The beauty that God has created can of course be twisted into all kinds of wickedness. Wickedness would be powerless if there were nothing good for it to twist and corrupt. Should we then be tempted to destroy (or even conceal) all beauty, lest it become a source of temptation? By no means! Because it is not beauty that tempts and corrupts: beauty comes from God, and what comes from God cannot tempt or corrupt.

Let us suppose that a wicked habitual sinner one day is presented with a situation in which he does a "beautiful thing" (Mk 14:6). Because he is a sinner, is this one good deed also to be accounted ugly? Should its memory be wiped out?

Perhaps another way to look upon such things is to see that the power of God manifests itself even (and perhaps especially) in the poorest of lives. 2 Cor 12:9.

Anonymous said...

I do not agree about the suggested removal of the stations. We are all sinners; would you want your bad points to be the only thing you are remembered for and your good points totally cast aside?

When I was a child, I had a little book of Christmas religious verse. Even into adultthood, I read this book every year. About a year ago though, I learned that the author had been involved in the troubles in Ireland and had been imprisoned at one stage.

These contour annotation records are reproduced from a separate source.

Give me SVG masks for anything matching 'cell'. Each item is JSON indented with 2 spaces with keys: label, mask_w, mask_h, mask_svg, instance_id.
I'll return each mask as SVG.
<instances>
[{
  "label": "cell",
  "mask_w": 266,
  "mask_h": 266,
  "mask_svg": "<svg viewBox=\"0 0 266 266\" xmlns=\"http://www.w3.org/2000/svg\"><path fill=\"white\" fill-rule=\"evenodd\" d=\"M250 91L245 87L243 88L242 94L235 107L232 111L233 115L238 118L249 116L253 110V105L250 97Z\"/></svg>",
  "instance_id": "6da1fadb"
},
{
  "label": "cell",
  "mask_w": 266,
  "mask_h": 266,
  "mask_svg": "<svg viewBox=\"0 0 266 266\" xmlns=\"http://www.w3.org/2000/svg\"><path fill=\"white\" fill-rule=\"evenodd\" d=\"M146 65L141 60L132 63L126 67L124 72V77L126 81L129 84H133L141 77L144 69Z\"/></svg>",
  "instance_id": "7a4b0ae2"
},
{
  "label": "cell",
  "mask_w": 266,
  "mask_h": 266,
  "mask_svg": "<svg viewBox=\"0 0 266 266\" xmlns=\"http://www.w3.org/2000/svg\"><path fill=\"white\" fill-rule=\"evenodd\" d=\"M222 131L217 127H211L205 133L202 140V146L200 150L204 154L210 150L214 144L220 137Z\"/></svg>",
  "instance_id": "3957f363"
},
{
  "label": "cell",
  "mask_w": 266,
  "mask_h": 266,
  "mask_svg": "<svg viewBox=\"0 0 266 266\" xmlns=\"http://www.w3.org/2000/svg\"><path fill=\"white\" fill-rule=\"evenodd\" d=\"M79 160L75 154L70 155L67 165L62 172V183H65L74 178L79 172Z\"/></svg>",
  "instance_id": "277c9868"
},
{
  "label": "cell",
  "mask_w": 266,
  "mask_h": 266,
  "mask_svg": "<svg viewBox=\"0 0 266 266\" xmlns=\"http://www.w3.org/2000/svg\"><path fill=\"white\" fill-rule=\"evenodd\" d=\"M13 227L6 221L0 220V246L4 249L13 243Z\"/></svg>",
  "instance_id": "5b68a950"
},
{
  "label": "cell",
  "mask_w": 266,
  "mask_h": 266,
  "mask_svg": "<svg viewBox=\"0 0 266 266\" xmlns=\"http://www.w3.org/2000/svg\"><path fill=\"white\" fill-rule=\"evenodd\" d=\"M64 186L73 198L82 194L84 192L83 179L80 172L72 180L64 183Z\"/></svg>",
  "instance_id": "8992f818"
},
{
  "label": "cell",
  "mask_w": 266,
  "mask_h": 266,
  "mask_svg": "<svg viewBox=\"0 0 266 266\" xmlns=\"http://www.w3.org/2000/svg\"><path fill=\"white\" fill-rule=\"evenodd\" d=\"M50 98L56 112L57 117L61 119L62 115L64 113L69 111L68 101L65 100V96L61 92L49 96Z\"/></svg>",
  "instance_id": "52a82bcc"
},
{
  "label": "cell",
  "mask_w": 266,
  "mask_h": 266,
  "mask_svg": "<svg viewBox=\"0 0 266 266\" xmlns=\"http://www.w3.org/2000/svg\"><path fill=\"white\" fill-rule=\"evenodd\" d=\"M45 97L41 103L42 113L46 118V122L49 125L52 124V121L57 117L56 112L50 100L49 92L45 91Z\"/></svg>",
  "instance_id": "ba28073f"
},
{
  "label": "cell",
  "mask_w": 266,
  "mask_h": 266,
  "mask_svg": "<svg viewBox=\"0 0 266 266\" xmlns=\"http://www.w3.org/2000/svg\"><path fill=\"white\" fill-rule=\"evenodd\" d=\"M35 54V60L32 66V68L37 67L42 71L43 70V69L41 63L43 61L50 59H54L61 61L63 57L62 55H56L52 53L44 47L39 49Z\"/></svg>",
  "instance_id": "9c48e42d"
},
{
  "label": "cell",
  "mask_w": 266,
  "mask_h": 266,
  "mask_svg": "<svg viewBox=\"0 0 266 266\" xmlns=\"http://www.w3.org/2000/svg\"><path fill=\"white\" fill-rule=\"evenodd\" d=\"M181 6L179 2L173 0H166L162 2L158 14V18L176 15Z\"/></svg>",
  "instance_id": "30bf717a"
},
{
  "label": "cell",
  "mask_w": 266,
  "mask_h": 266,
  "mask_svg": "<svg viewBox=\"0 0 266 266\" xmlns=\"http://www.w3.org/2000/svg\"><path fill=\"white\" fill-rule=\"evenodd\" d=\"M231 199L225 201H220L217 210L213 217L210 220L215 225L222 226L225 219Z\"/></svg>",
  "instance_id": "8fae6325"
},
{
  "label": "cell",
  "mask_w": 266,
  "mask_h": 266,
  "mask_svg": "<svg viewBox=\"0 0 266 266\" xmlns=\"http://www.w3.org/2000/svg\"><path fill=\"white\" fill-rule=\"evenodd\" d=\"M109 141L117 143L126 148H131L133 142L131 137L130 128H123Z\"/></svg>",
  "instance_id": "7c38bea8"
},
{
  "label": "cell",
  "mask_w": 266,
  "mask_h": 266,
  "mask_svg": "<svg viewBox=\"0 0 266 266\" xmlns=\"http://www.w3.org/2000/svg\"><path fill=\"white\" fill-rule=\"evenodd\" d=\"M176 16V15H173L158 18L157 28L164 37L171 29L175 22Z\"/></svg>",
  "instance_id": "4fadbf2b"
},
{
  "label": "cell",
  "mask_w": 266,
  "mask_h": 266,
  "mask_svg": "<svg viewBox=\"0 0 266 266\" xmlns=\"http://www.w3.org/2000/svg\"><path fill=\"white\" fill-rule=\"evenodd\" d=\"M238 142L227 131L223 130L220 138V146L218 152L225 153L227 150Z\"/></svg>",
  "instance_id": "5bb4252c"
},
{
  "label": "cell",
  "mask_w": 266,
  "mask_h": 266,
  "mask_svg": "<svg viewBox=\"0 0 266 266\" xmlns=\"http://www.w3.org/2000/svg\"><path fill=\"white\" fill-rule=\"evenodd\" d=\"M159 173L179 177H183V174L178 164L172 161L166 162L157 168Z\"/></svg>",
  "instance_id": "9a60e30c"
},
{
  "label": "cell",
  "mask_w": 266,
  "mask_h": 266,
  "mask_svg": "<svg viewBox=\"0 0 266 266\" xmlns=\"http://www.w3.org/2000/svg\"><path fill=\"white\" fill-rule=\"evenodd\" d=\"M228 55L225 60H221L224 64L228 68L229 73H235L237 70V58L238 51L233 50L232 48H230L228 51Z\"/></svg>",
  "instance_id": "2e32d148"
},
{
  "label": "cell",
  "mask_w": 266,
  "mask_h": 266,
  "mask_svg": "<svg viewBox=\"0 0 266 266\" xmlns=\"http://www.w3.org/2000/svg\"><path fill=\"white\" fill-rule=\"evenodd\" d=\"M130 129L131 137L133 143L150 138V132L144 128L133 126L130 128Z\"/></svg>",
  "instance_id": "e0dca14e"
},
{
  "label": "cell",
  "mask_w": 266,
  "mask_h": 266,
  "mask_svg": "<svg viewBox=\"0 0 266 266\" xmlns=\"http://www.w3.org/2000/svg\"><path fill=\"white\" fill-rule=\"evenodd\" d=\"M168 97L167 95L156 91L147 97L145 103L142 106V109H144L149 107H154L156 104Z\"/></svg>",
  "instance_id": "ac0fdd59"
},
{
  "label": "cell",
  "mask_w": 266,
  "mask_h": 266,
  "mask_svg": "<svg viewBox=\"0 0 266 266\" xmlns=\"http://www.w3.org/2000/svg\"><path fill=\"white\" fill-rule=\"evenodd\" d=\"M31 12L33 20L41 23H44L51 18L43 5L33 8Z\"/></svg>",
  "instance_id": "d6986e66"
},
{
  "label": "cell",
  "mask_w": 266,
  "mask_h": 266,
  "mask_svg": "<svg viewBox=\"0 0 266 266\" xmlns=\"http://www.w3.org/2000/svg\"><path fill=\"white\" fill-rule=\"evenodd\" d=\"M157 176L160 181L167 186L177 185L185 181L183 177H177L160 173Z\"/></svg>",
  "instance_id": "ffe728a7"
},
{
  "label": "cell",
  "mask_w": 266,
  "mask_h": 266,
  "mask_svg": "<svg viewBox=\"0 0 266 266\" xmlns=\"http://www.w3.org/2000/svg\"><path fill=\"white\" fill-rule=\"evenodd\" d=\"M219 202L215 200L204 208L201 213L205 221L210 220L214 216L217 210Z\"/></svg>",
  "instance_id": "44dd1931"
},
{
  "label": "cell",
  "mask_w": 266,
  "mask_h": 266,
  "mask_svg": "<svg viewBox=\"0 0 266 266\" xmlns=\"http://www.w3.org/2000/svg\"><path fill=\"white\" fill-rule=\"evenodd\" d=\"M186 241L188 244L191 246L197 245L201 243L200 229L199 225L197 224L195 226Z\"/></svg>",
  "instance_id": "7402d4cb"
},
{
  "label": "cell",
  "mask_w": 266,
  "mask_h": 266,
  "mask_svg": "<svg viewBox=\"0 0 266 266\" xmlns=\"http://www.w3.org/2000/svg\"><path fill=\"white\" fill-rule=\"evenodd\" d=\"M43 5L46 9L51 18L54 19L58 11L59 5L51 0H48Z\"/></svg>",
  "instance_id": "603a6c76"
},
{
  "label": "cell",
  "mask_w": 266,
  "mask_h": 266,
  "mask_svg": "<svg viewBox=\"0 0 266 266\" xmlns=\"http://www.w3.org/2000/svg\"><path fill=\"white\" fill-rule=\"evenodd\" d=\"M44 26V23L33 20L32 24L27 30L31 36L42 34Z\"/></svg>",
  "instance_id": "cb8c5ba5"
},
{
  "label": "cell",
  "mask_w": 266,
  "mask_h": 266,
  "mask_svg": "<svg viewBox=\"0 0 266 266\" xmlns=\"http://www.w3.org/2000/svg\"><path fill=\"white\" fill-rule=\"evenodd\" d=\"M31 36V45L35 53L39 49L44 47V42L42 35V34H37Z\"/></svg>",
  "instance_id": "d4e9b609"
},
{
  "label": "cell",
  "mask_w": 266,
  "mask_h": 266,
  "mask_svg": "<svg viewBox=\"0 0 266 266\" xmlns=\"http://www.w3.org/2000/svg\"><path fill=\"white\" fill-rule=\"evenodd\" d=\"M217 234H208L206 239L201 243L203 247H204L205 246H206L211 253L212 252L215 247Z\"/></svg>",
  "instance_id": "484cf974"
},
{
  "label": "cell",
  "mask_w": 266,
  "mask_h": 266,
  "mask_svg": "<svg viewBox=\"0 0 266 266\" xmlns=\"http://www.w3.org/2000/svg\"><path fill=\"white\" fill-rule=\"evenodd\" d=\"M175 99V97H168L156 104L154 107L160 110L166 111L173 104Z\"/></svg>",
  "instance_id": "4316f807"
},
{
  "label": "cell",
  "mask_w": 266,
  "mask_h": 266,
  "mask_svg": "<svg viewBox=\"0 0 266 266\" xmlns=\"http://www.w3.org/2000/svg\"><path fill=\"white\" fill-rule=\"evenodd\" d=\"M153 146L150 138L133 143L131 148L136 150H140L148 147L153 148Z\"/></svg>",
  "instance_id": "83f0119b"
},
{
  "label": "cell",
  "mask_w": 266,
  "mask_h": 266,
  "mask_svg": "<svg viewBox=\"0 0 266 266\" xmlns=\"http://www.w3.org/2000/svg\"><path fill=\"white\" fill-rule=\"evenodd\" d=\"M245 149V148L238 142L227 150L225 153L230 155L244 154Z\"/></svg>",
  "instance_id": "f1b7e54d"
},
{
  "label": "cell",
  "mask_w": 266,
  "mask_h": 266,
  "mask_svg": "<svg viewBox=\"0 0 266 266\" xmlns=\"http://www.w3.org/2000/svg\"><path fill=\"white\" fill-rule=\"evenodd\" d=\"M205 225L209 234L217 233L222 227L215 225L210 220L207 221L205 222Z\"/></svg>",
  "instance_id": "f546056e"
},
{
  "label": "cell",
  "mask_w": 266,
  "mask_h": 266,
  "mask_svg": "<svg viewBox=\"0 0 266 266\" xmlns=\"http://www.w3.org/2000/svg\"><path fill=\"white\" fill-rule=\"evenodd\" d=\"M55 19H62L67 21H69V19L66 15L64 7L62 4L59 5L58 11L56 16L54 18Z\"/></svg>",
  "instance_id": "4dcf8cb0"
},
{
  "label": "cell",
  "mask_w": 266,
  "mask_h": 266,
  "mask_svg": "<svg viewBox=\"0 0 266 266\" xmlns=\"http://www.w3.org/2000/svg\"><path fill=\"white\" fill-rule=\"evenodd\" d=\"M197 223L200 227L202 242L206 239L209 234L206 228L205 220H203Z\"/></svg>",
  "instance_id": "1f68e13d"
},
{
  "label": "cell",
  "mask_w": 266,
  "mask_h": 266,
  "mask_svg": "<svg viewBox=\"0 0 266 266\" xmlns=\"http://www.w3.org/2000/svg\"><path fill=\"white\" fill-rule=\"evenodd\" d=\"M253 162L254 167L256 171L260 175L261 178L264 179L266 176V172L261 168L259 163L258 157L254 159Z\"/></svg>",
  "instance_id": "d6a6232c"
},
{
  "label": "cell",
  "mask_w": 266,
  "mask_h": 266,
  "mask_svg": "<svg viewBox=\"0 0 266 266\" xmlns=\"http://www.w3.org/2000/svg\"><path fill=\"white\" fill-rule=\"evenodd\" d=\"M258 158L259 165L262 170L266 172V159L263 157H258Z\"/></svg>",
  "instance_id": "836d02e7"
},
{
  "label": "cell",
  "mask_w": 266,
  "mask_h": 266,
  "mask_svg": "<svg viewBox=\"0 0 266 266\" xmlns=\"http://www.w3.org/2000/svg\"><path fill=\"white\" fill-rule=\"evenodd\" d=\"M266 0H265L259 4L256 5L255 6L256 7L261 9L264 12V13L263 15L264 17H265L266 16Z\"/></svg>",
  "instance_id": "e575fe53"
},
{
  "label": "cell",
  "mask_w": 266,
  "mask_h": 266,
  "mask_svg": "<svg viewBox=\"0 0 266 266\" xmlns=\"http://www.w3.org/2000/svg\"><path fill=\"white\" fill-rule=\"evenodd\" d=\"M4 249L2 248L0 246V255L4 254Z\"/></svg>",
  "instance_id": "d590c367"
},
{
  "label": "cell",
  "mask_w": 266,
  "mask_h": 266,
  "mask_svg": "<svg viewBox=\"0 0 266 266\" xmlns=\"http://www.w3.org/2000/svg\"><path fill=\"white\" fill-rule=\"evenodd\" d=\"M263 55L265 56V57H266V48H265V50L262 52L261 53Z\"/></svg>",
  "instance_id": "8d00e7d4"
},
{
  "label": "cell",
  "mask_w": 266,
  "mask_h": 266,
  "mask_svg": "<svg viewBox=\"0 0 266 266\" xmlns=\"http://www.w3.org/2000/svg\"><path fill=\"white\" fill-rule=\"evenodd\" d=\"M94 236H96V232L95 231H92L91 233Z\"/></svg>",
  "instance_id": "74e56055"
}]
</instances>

For a while, I went off the book. Then I realised that the fact the author had maybe done bad things did not mean that the good things he had done should not be appreciated. None of us are perfect; we all want God to forget our sinful actions and reward us for the good that we have done. Should we not treat others the way we would wish to be treated ourselves?

JARay said...

Regretably my memory does not enable me to name names or even exact places.
About thirty years ago - it could have been longer - a new church was opened in Lancashire and a rather nasty Liverpuddlian (in my opinion) was commissioned to sculpt the Stations of The Cross. He was interviewed on TV. I did see that interview! And he expressed himself as having no religious convictions whatever -(I thought that he had no sculpting talents either) - and he said that had deliberately placed a Spanish peseta as part of the sculpture of a Roman soldier because "Franco is the biggest, Fascist bas....d of them all". I did actually see these "Stations" and thought them horrible. I could never have prayed the Stations in that church ever! I do hope that the passage of time has relieved that church of those monstrosities.

JARay

Anonymous said...

Father,
Simple rule: Are they fit for purpose?
Keep them if yes. Dump them if not.

Regarding the life of the artist, I think that's a different issue.

I presumed that they were fit for purpose in my first comment. Having looked at them they are not in that they fail to convey any human emotion whatsoever. The art needs to draw you in to the passion. Instead we have cold slabs more fit for a mouseleum, devoid of any humanity.

Get rid of them and pray for the artist.

Anonymous said...

No educated person would ever consider removing Gill's stations of the cross from Westminster Cathedral. But their removal would not be allowed by law either as they are listed and are inviolable. I am glad other sinful artists with questionable private lives have also been cited in the comments. Could anybody imagine the Sistine Chapel without Michelangelo's east wall and ceiling, despite the fact that it is one of the most homo-erotic works of art in the world?